Je suis en face du pavillon principal. Sur les arêtes du toit, des groupes de petits personnages coloriés se tiennent debout comme s’ils passaient d’un côté à l’autre ou montaient en conversant. Sur le faîte, aux angles, deux poissons roses, dont les longues palpes de cuivre tremblotent, se recourbent, la queue en l’air ; au centre, les deux dragons se disputent le joyau mystique. J’entends des chants et des batteries de timbres, et par la porte ouverte je vois évoluer les bonzes.

La salle est haute et spacieuse, quatre ou cinq colosses dorés en occupent le fond. Le plus grand est assis au milieu sur un trône. Ses yeux et sa bouche sont clos, ses pieds retirés sous lui et sa main qui pend dans le « geste du témoignage » indique la terre. Tel, sous l’arbre sacré, se conçut le parfait Bouddha : échappé à la roue de la vie, il participe à sa propre immobilité. D’autres, juchés au-dessus de lui, choient, des mêmes yeux baissés, leurs abdomens. Assis sur le lotus, ce sont les Bouddhas célestes, Avalok-hita, Amitabha, le Bouddha de la lumière sans mesure, le Bouddha du Paradis de l’Ouest. À leurs pieds les bonzes accomplissent les rites. Ils ont une robe grise, un grand manteau d’un ton léger de rouille attaché sur l’épaule comme une toge, des houseaux de toile blanche, et quelques-uns, une sorte de mortier sur la tête. Les autres exhibent des crânes où des marques blanches de moxas indiquent le nombre des vœux. Les uns derrière les autres, en file, ils évoluent, marmottant. Le dernier qui passe est un garçon de douze ans. Je gagne, par le côté, la troisième cour, et voici le troisième temple.

Quatre bonzes, juchés sur des escabeaux, décantent à l’intérieur de la porte. Leurs chaussures sont restées à terre devant eux, et sans pieds détachés, impondérables, ils siègent sur leur propre pensée. Ils ne font pas un mouvement ; leur bouche, leurs yeux fermés n’apparaissent plus que comme des plis et des mèches de rides dans la chair macérée de leurs visages, pareils à la cicatrice de l’ombilic. La conscience de leur inertie suffit à la digestion de leur intelligence. Sous une niche, dans le milieu de la salle, je distingue les membres luisants d’un autre Bouddha. Une confuse assistance d’idoles est rangée le long des murs, dans l’obscurité.

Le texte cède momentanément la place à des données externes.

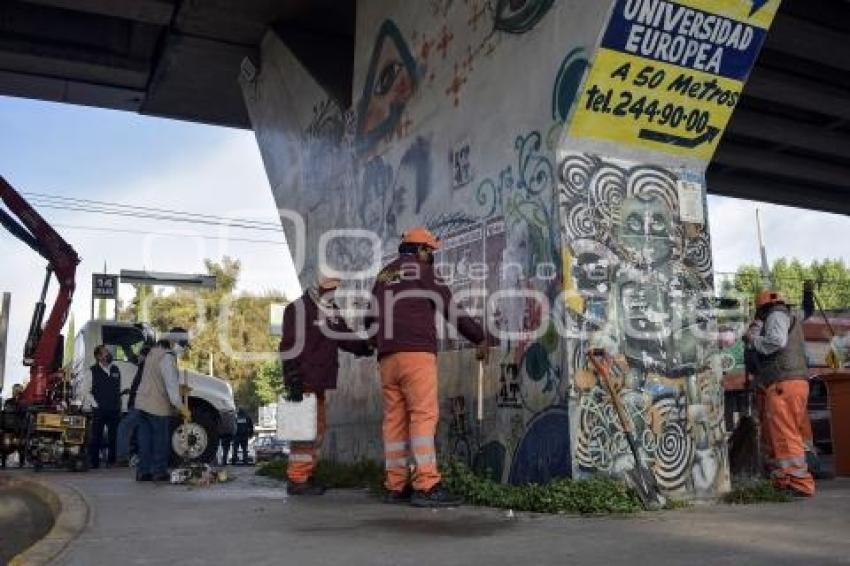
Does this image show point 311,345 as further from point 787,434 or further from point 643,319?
point 787,434

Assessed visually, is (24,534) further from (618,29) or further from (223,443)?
(223,443)

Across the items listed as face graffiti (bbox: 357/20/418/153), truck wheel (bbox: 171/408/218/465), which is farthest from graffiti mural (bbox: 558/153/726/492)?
truck wheel (bbox: 171/408/218/465)

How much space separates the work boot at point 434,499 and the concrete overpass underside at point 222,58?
19.8 feet

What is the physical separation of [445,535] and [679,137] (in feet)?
12.2

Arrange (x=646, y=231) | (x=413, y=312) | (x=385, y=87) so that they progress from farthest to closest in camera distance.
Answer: (x=385, y=87) < (x=646, y=231) < (x=413, y=312)

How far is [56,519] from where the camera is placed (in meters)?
5.90

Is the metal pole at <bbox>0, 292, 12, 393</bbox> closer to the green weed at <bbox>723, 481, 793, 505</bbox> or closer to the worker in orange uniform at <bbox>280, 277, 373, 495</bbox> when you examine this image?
the worker in orange uniform at <bbox>280, 277, 373, 495</bbox>

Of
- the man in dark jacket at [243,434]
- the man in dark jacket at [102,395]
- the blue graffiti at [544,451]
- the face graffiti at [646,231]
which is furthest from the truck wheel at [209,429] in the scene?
the face graffiti at [646,231]

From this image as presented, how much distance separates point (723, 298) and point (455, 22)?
4003 millimetres

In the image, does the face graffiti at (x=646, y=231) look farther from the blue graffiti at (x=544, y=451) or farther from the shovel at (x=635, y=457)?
the blue graffiti at (x=544, y=451)

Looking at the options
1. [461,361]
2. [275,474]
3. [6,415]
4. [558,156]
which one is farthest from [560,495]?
[6,415]

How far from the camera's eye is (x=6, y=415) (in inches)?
504

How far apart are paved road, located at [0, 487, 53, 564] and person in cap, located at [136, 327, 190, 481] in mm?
1377

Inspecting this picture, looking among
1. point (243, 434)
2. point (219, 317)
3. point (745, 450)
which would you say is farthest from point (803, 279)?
point (745, 450)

Me retournant, je vois le temple central par derrière. Au haut du mur d’accul, un tympan polychrome représente quelque légende parmi les oliviers. Je rentre. Le derrière du reposoir où les colosses sont exposés est une grande sculpture peinte : l’Amitofou monte au ciel au milieu des flammes et des démons. Le soleil latéral, passant par les ouvertures treillissées qu’on a ménagées au haut de la paroi, balaie de ses rayons horizontaux la caisse sombre de la salle.

Les bonzes continuent la cérémonie. Agenouillés maintenant devant les colosses, ils psalmodient un chant dont le coryphée, debout devant une cloche à forme de tonne, mène le train scandé de batteries de tambour et de coups de sonnette ; il choque à chaque verset la jarre, tirant de sa panse d’airain une voix volumineuse. Puis, debout en face l’un de l’autre, sur deux lignes, ils récitent quelque litanie.

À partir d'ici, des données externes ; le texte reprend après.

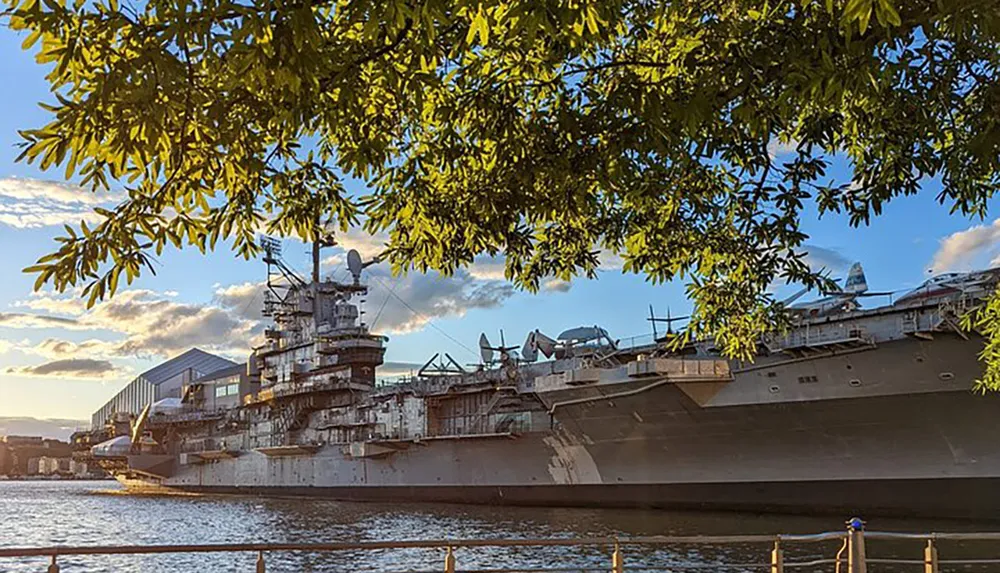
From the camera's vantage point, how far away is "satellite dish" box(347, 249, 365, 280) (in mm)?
57306

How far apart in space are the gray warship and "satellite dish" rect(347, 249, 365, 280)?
15.7 feet

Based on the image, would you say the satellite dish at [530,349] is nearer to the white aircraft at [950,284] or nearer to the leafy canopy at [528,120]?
the white aircraft at [950,284]

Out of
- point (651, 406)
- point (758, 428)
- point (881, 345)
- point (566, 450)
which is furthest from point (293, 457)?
point (881, 345)

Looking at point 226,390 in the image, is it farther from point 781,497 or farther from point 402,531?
point 781,497

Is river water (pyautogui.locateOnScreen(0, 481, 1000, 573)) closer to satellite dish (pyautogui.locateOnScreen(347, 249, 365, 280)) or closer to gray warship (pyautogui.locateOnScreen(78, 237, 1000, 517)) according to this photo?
gray warship (pyautogui.locateOnScreen(78, 237, 1000, 517))

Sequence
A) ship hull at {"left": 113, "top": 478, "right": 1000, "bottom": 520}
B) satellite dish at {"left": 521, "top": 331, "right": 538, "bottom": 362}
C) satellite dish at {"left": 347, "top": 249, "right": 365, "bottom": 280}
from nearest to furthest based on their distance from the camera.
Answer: ship hull at {"left": 113, "top": 478, "right": 1000, "bottom": 520} → satellite dish at {"left": 521, "top": 331, "right": 538, "bottom": 362} → satellite dish at {"left": 347, "top": 249, "right": 365, "bottom": 280}

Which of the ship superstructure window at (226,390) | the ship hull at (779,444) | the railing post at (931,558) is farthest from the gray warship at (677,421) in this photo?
the ship superstructure window at (226,390)

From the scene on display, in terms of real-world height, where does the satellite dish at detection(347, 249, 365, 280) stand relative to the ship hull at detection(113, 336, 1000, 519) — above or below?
above

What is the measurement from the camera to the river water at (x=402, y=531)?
67.4 feet

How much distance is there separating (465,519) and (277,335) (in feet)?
97.9

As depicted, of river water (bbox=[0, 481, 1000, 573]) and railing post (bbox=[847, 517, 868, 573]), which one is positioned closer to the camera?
railing post (bbox=[847, 517, 868, 573])

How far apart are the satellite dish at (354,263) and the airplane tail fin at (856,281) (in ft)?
109

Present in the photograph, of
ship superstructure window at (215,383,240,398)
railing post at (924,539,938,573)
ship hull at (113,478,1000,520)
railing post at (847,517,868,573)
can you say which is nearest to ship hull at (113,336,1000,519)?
ship hull at (113,478,1000,520)

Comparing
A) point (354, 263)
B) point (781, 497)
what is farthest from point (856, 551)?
point (354, 263)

Les bâtiments latéraux sont destinés à l’habitation des bonzes. L’un d’eux entre, portant un seau d’eau. Je regarde le réfectoire où les bols à riz sont disposés deux par deux sur les tables vides.

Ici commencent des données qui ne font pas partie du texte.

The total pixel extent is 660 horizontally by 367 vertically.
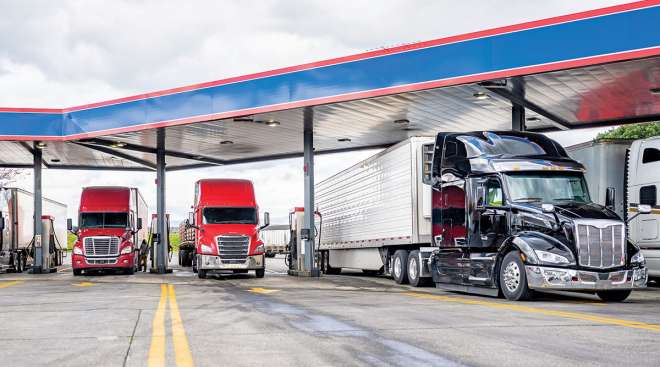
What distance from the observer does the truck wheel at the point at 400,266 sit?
2095 cm

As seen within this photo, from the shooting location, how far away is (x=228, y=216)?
25453mm

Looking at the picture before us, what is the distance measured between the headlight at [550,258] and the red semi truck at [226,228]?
13.1 meters

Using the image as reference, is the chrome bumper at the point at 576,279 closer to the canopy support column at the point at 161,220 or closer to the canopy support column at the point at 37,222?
the canopy support column at the point at 161,220

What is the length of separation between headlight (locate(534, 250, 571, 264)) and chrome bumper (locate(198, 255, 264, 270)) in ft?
42.9

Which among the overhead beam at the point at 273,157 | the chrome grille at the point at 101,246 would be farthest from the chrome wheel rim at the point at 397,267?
the chrome grille at the point at 101,246

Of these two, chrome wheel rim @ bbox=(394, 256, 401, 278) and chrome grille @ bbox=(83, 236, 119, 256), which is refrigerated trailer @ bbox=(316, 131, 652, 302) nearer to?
chrome wheel rim @ bbox=(394, 256, 401, 278)

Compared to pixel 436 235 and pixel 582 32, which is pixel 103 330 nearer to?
pixel 436 235

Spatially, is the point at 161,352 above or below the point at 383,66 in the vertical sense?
below

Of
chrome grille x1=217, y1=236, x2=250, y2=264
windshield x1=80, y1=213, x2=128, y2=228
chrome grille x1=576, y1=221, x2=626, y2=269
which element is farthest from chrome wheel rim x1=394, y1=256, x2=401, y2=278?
windshield x1=80, y1=213, x2=128, y2=228

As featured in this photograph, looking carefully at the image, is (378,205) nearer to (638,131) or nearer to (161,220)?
(161,220)

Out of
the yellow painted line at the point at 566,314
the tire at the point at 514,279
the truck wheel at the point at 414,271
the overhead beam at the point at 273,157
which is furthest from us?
the overhead beam at the point at 273,157

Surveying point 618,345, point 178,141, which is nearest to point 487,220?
point 618,345

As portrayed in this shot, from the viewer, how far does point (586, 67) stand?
17.6 metres

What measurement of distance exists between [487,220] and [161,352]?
9.50 meters
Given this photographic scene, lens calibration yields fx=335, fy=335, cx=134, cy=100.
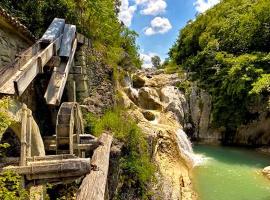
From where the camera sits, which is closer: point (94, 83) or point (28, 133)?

Me voici de nouveau devant la tour.

De même que la Pagode exprime par son système de cours et d’édifices l’étendue et les dimensions de l’espace, la tour en est la hauteur. Juxtaposée au ciel, elle lui confère une mesure. Les sept étages octogonaux sont une coupe des sept cieux mystiques. L’architecte en a pincé les cornes et relevé les bords avec art ; chaque étage produit au-dessous de lui son ombre ; à chaque angle de chaque toit il a attaché une sonnette, et le globule du battant pend au dehors. Syllabe liée, elle est de chaque ciel la voix imperceptible, et le son inentendu y est suspendu comme une goutte.

Je n’ai pas autre chose à dire de la Pagode. Je ne sais comment on la nomme.